Textabschnitt:
• • • • •

Suizidserie Erneuter Selbstmord bei France Télécom

Zwei Dutzend Mitarbeiter der France Télécom haben sich in den vergangenen eineinhalb Jahren das Leben genommen - jetzt kam ein weiterer hinzu.

Die Serie von Selbstmorden unter Mitarbeitern des französischen Telekommunikationskonzern France Télécom reißt nicht ab.

Ein 51 Jahre alter Beschäftigter in einem Callcenter stürzte sich am Montag bei Annecy von einer Brücke in den Tod. In einem Abschiedsbrief habe der Familienvater das Arbeitsklima in dem Konzern als Motiv für die Tat genannt, berichtete der französische Radiosender France Info.

Nach Gewerkschaftsangaben nahmen sich in den vergangenen eineinhalb Jahren rund zwei Dutzend Télécom-Beschäftigte das Leben.

• • • • •

Vorliegende Daten:

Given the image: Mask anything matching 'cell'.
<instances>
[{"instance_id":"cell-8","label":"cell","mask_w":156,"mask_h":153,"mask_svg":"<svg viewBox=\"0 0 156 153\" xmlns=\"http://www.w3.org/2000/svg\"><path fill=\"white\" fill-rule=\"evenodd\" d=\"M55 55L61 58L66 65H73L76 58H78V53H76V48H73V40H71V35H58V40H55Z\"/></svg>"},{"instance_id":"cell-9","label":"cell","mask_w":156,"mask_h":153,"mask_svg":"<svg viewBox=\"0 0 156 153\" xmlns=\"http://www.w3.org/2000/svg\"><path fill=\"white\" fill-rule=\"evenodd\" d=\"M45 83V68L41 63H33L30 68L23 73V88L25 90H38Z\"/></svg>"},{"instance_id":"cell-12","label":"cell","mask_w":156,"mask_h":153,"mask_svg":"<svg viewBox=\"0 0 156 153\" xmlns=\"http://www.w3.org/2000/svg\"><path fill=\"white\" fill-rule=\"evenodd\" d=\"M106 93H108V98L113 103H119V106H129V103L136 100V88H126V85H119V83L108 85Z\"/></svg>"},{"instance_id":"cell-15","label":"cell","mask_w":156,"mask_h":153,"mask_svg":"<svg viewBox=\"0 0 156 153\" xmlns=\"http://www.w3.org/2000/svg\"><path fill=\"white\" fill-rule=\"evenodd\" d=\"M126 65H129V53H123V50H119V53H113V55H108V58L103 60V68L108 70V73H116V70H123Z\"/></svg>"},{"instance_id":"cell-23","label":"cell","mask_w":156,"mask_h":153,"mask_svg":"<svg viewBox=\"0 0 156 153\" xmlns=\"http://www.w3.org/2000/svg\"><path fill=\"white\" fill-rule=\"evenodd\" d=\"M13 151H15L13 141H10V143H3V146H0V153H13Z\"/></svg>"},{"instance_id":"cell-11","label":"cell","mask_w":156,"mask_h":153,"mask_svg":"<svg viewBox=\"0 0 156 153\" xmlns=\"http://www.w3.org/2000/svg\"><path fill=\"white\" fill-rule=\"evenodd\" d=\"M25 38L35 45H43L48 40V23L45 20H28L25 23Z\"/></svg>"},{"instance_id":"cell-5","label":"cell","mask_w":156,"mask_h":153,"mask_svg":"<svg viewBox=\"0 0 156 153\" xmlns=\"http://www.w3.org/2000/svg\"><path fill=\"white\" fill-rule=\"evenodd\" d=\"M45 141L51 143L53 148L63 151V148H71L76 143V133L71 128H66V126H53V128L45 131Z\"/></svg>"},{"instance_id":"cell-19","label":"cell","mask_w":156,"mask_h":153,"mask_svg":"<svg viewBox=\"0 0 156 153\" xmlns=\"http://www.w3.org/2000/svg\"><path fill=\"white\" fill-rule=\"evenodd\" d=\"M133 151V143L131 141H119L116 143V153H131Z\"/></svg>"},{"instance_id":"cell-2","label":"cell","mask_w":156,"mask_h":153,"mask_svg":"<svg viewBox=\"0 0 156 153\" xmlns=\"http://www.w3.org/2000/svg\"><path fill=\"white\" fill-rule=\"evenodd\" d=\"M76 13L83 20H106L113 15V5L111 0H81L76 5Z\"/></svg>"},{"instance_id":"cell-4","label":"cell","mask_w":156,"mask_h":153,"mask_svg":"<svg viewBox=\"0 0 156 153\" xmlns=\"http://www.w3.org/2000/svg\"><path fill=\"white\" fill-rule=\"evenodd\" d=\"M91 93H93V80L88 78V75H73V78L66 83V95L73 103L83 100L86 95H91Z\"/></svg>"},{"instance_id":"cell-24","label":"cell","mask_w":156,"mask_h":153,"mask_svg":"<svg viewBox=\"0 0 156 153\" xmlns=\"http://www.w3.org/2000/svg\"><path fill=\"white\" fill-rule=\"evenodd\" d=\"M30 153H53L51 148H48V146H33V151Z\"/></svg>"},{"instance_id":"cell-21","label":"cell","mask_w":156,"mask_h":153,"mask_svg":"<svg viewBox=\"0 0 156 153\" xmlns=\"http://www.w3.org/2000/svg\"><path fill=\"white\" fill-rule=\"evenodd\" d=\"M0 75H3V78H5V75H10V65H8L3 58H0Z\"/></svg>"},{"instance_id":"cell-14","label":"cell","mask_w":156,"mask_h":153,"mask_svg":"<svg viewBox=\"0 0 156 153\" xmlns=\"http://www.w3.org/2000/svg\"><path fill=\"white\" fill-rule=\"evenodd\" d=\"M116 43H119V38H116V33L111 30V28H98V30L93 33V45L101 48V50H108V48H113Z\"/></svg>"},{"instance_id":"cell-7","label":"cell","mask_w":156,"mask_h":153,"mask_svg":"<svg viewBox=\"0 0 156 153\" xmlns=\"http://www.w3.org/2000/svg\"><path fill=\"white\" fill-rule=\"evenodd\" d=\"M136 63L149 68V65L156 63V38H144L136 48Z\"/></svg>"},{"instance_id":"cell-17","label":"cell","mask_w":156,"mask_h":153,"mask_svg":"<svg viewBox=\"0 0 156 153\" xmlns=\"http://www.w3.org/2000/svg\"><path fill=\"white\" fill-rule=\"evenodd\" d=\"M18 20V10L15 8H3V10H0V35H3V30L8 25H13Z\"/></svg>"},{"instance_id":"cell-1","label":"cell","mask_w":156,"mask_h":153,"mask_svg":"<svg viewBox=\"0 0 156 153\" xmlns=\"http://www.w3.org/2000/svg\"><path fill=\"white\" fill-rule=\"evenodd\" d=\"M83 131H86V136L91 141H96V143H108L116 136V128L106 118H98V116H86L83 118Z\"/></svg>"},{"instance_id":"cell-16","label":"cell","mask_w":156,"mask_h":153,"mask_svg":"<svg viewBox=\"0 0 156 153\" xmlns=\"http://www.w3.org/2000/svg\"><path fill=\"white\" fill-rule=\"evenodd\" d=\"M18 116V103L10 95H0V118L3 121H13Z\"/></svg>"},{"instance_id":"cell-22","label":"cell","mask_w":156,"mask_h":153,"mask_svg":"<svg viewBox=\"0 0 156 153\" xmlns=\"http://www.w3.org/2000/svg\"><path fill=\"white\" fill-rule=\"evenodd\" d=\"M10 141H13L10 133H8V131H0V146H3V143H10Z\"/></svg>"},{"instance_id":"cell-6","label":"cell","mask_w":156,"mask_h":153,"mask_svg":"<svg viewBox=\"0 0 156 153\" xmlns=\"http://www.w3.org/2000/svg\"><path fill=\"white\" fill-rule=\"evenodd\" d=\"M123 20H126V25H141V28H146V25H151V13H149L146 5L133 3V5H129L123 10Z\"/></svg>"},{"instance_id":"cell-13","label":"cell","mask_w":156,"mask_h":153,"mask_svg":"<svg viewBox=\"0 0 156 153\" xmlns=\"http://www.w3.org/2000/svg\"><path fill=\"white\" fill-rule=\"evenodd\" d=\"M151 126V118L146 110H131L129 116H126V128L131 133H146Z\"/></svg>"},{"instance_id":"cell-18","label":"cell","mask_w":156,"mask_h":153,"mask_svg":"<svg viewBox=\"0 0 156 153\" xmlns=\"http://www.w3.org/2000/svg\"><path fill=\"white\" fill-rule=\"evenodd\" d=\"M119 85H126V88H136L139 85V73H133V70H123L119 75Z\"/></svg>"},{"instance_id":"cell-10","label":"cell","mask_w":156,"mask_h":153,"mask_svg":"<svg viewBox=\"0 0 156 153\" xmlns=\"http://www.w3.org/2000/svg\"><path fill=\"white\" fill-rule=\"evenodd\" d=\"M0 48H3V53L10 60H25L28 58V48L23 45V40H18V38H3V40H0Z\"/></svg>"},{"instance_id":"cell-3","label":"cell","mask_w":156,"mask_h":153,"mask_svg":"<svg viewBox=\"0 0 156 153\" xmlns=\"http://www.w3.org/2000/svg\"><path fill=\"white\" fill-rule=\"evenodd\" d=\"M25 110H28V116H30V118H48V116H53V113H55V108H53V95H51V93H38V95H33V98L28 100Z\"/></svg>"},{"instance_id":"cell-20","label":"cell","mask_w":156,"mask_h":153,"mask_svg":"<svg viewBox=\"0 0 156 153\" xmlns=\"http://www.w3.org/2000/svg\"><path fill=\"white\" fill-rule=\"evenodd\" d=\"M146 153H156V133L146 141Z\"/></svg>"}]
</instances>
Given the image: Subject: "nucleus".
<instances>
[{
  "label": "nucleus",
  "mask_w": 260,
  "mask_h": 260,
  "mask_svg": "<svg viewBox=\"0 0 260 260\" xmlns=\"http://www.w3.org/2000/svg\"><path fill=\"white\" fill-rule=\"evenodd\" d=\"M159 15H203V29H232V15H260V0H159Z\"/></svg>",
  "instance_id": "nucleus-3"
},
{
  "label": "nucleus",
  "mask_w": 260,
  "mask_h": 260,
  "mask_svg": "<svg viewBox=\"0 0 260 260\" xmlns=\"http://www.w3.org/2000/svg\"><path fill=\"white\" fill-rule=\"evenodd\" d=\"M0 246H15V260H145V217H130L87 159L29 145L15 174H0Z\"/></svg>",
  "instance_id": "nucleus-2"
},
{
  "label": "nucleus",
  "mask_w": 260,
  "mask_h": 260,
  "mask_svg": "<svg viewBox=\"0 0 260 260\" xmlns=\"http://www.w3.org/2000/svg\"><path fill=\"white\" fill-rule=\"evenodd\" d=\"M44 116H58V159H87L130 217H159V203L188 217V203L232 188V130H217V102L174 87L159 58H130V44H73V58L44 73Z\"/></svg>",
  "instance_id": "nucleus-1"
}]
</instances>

• • • • •

Aufgaben:
**1)** Bearbeite den Text über die Suizidserie bei France Télécom: Gib ihn von "Ein 51 Jahre" bis "Dutzend Télécom-Beschäftigte das Leben." wieder und setze dabei "Kundencenter" an die Stelle von "Callcenter".
**2)** Setze den Text über die Suizidserie bei France Télécom nach seinem letzten Satz fort.

Lösungen:
**1)**
Ein 51 Jahre alter Beschäftigter in einem Kundencenter stürzte sich am Montag bei Annecy von einer Brücke in den Tod. In einem Abschiedsbrief habe der Familienvater das Arbeitsklima in dem Konzern als Motiv für die Tat genannt, berichtete der französische Radiosender France Info.

Nach Gewerkschaftsangaben nahmen sich in den vergangenen eineinhalb Jahren rund zwei Dutzend Télécom-Beschäftigte das Leben.

**2)**
Regierung schaltete sich ein

Die Arbeitnehmervertreter gehen davon aus, dass ein Teil der Selbstmorde direkt auf die Arbeitsbedingungen und den Konzernumbau zurückzuführen ist. In den vergangenen Jahren wurden 22.000 Stellen gestrichen und 7000 Mitarbeiter versetzt.

Sogar die Regierung schaltete sich schon ein. Sie forderte die Unternehmensleitung zum Dialog mit den Mitarbeitern auf. Künftig sollen die Betriebsärzte - soweit es die Schweigepflicht erlaubt - psychisch labile Mitarbeiter melden.